Once we reached 8000', we were already experiencing quite and bit of wind out of the East and we decided that a summit descent wasn't going to happen and that we'd just go to timberline and ski down through the aspens. The track we followed also was definitely not better than the normal route, so we were moving more slowly than expected. Between us and our descent of choice was a fairly open, slightly brushed WSW slope that yesterday's skin track crossed. Open seeing the slope, I noticed that a gully was being cross loaded and about a hundred feet below the skin track a small (2-4" by 10') pocket had pulled out. The skin track crossed the gully higher and was safe (there was a smaller 1" deep pocket above a flat that cracked when I hit it with a pole). We spread out and continued, wary but not too concerned. I had briefly considered putting in a new track up to the ridge to avoid crossing the slope, but didn't say anything (wanting to get out of the wind quickly) and continued across.

A few hundred yards latter, I spotted a couple of obvious pillows. The left was 30' wide by 20' tall, and the right was 40' wide by 20' tall. The track went below the left one with plenty of breathing room both towards the toe of the right pocket. When I tested it with a ski tip, the perimeter of the pocket cracked all the way around but did not slide. Their appeared to be 2"-10" deep pencil-hard windslab. On the other side was sheltered, low angle terrain. I stopped and waited for another member of our party to decide what to do, not wanting to cross the pocket that had cracked. We agreed that it would probably be okay to carefully skin between the left and right pockets and then cross over the top of the right-hand pocket were it had cracked out. I started up but by this time the other members of the group had nearly caught up with us and we didn't realize that they had just moved below the left hand pocket.

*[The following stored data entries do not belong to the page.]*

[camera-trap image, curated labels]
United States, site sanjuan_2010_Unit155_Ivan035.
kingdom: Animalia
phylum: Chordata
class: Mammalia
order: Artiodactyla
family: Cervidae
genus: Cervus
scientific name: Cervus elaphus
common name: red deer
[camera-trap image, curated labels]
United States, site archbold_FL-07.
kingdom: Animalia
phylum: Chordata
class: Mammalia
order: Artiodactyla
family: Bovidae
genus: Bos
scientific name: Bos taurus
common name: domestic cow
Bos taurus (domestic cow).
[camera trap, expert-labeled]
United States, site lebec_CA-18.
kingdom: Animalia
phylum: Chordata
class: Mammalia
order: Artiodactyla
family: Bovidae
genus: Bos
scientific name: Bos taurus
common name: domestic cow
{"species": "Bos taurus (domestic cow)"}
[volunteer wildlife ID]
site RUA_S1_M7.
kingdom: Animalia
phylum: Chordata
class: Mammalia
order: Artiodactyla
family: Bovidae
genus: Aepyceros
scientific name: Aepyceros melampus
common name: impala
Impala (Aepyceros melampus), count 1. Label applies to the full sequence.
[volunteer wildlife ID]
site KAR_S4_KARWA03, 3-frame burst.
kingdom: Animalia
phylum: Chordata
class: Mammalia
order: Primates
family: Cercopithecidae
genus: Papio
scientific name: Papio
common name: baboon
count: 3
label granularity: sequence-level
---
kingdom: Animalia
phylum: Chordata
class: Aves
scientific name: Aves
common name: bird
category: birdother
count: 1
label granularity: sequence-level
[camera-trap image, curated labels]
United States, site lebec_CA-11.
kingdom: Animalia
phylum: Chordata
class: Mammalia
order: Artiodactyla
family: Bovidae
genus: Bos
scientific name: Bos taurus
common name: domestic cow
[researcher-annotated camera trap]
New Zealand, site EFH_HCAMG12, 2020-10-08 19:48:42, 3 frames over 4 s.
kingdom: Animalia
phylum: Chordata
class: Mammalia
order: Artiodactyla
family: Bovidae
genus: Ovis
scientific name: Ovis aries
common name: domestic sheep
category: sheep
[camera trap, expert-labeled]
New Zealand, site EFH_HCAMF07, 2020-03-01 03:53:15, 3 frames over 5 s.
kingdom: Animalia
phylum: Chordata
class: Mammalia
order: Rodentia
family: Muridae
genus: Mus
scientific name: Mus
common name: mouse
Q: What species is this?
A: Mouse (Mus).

After a couple of narrowly spaced kick turns, the slope above me and the left-hand pocket all slide. Where I was, the slap was only 3-4" thick and I stayed put (although it packed some punch and I was not certain I was going to stay were I was). The partner I had consulted with was directly below me and also managed to arrest before going anywhere. The pocket to our left, however, turned out to be tucked in under a small rock, allowing the slab to be 2' deep at that point (much to our surprise). The large slab went directly towards the other three members of our party. One managed to get out of the way, another was carried a few feet, but the third was hit directly and carried about 40'. He managed to grab a 3" aspen which promptly broke off in his hand but slowed him enough for the slide to go by. At the same time, I was able to quickly kick turn and move into the bed surface to maintain visual contact.

At this point everyone was okay, but the wind was still blowing hard. Three of us retreated to slightly safer ground while another went down to help search for a missing ski. After ten minutes of searching we found nothing and didn't feel comfortable lingering so we retreated minus one ski. One think we noted afterwards was the chaos associated with the slide. While I was ready to dive down and start digging if necessary, the un-caught member of our group didn't know that anyone had taken ride - we would have been wise to take 30 seconds to communicate before taking any action.